_EXTRACTED TEXT_:
We are used to deriving functions with only one variable, usually $x$
However, there are actually more often more than just one variable we need to consider
Differentiating many variables with respect to only one of them is called Implicit Differentiation.
In a sense, all differentiation is implicit; thus, implicit differentiation uses the same rules and techniques that we are familiar with
Remember, $d(anything)$ is an operator; it tells you which variable you are deriving with respect to
If you take the derivative of a variable with respect to itself, the answer is always 1 (i.e. $\frac{dz}{dz}=1$)
$\frac{dy}{dx}\cdot \frac{dx}{dz}=\frac{dy}{dz}$
In most cases, you will be asked to find $dy$; this means you will be deriving $dx$ (with respect to $x$).

_PROMPT 1_: From the implicit differentiation text, return the passage between "In a sense, all" and "respect to $x$).", inclusive.

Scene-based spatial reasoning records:

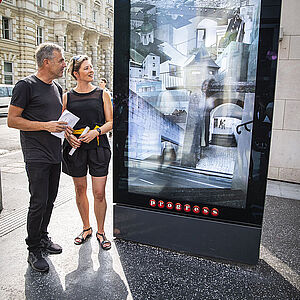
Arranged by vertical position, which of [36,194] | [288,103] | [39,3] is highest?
[39,3]

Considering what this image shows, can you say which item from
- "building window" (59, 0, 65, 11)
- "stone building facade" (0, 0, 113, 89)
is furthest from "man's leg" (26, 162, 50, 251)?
"building window" (59, 0, 65, 11)

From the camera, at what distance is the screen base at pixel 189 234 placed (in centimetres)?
262

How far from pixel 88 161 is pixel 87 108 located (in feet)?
1.71

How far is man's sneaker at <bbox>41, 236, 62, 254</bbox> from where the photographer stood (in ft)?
9.41

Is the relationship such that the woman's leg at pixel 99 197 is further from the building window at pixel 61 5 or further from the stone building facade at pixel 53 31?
the building window at pixel 61 5

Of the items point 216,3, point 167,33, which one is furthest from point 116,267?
point 216,3

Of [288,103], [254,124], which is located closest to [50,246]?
[254,124]

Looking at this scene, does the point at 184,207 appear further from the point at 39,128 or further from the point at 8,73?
the point at 8,73

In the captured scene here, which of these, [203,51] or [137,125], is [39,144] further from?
[203,51]

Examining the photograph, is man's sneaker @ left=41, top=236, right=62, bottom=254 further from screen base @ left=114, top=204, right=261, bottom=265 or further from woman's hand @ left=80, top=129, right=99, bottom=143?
woman's hand @ left=80, top=129, right=99, bottom=143

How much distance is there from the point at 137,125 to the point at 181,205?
0.85 metres

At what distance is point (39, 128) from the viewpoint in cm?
253

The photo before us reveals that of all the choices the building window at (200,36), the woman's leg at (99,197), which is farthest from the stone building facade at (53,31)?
the building window at (200,36)

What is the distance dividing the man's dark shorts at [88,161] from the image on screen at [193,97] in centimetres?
28
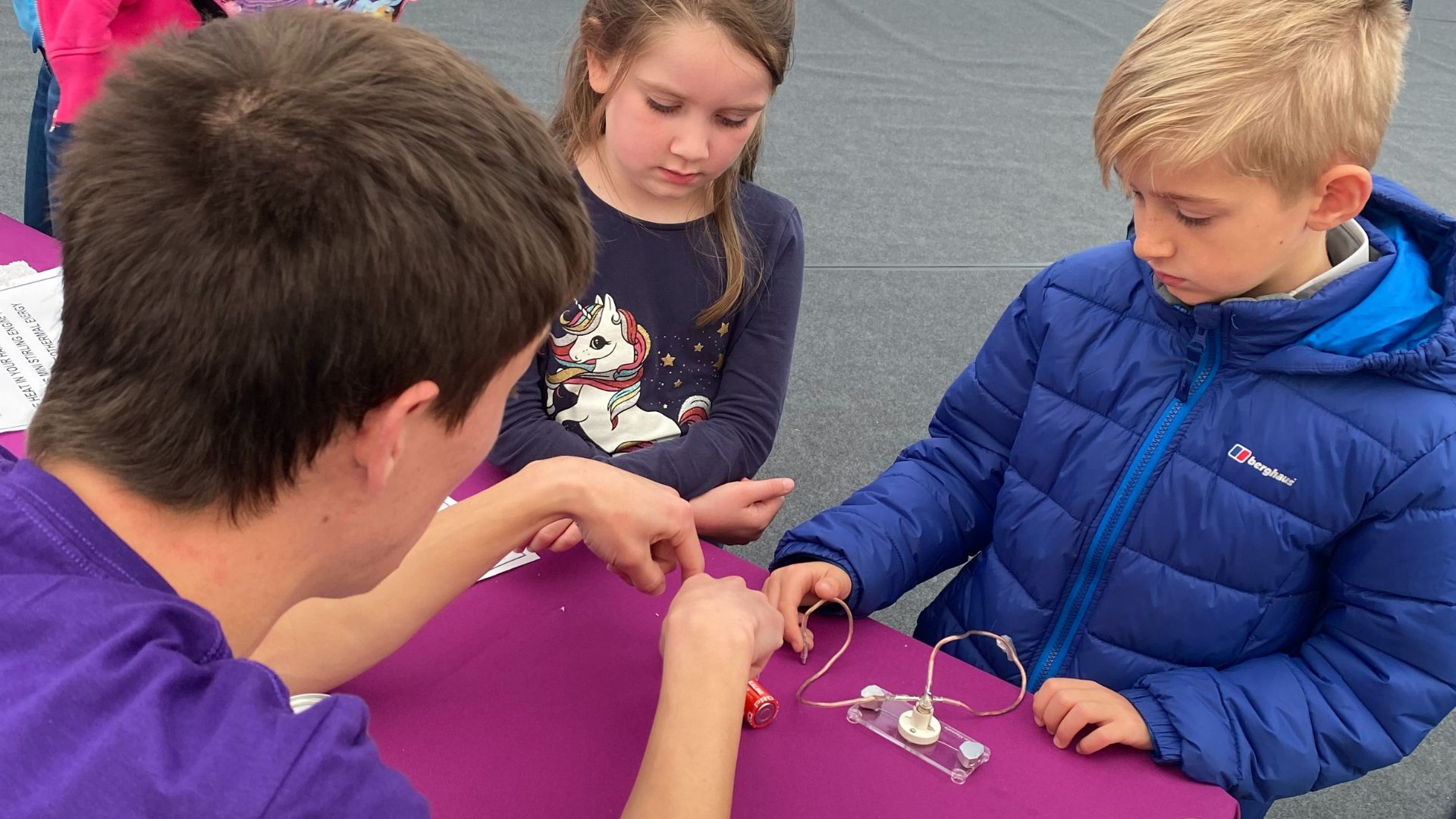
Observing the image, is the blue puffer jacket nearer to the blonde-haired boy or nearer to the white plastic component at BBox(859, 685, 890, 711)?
the blonde-haired boy

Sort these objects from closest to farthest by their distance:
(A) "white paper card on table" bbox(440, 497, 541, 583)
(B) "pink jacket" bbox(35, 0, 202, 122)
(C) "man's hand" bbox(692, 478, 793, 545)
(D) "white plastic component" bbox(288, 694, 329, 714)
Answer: (D) "white plastic component" bbox(288, 694, 329, 714) < (A) "white paper card on table" bbox(440, 497, 541, 583) < (C) "man's hand" bbox(692, 478, 793, 545) < (B) "pink jacket" bbox(35, 0, 202, 122)

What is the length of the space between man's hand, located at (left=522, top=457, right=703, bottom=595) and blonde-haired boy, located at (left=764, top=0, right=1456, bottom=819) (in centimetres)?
11

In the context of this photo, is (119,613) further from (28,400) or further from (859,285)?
(859,285)

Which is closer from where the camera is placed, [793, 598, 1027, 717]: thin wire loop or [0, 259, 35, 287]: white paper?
[793, 598, 1027, 717]: thin wire loop

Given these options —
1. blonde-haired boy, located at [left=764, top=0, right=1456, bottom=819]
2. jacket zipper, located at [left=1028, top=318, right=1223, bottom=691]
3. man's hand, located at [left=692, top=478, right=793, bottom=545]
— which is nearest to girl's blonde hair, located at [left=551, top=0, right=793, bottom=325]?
man's hand, located at [left=692, top=478, right=793, bottom=545]

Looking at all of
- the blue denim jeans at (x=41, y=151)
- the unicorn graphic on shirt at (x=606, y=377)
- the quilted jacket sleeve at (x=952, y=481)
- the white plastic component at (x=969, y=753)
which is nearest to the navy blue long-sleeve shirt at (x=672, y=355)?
the unicorn graphic on shirt at (x=606, y=377)

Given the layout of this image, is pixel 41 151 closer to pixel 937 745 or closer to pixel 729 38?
pixel 729 38

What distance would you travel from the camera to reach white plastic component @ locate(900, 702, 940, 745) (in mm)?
868

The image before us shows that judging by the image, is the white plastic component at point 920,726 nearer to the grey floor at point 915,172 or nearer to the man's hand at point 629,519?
the man's hand at point 629,519

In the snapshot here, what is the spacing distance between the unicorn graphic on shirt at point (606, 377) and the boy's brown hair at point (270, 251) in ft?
2.40

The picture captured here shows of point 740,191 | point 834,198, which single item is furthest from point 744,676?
point 834,198

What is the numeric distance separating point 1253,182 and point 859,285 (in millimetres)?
2191

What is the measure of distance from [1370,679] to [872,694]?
16.9 inches

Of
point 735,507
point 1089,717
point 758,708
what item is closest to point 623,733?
point 758,708
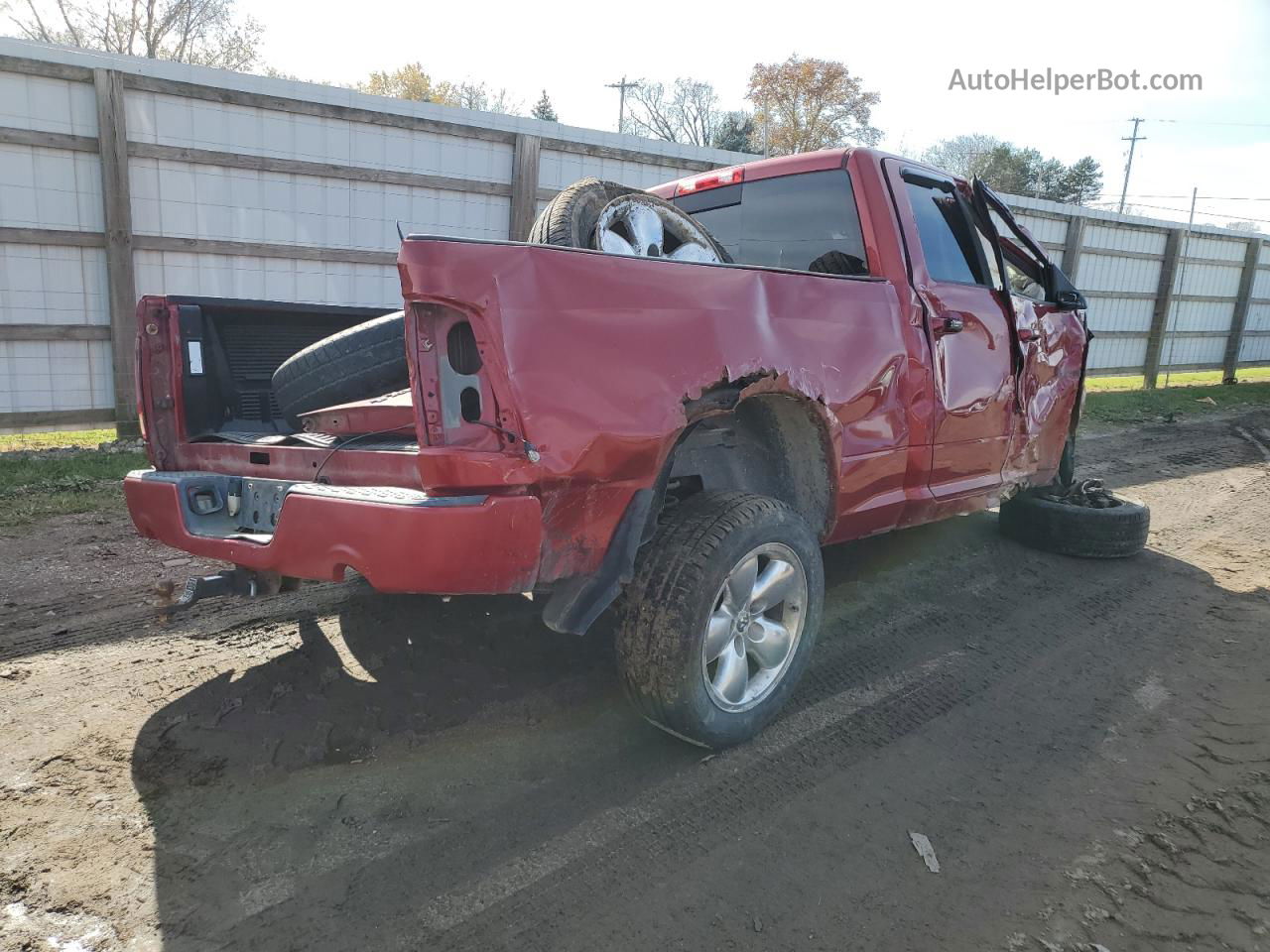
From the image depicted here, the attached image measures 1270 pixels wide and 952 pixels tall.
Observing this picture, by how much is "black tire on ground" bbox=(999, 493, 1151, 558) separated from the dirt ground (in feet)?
2.97

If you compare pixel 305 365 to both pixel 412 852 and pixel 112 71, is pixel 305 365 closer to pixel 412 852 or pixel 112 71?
pixel 412 852

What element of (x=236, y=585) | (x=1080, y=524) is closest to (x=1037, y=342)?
(x=1080, y=524)

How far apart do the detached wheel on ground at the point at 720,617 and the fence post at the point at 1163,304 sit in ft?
54.1

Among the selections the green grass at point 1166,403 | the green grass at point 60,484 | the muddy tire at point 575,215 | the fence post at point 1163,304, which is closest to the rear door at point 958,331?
the muddy tire at point 575,215

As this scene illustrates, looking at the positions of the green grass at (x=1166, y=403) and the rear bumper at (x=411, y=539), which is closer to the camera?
the rear bumper at (x=411, y=539)

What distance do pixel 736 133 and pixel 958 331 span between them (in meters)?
44.4

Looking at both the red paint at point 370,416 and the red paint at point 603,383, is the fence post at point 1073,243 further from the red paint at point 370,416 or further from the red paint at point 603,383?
the red paint at point 370,416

_PROMPT 2_: Output as a numbered list the records from the line holding "What element of" through the final line of the records, inclusive, leaving out blank lines.

_COMPLETE RESPONSE 1_:
In a sense, all differentiation is implicit; thus, implicit differentiation uses the same rules and techniques that we are familiar with
Remember, $d(anything)$ is an operator; it tells you which variable you are deriving with respect to
If you take the derivative of a variable with respect to itself, the answer is always 1 (i.e. $\frac{dz}{dz}=1$)
$\frac{dy}{dx}\cdot \frac{dx}{dz}=\frac{dy}{dz}$
In most cases, you will be asked to find $dy$; this means you will be deriving $dx$ (with respect to $x$).

_COMPLETE RESPONSE 2_:
1. What element of (x=236, y=585) | (x=1080, y=524) is closest to (x=1037, y=342)?
2. (x=1080, y=524)
3. How far apart do the detached wheel on ground at the point at 720,617 and the fence post at the point at 1163,304 sit in ft?
4. 54.1
5. Among the selections the green grass at point 1166,403 | the green grass at point 60,484 | the muddy tire at point 575,215 | the fence post at point 1163,304, which is closest to the rear door at point 958,331?
6. the muddy tire at point 575,215
7. As this scene illustrates, looking at the positions of the green grass at (x=1166, y=403) and the rear bumper at (x=411, y=539), which is closer to the camera?
8. the rear bumper at (x=411, y=539)
9. What distance do pixel 736 133 and pixel 958 331 span between them (in meters)?
10. 44.4
11. Looking at both the red paint at point 370,416 and the red paint at point 603,383, is the fence post at point 1073,243 further from the red paint at point 370,416 or further from the red paint at point 603,383?
12. the red paint at point 370,416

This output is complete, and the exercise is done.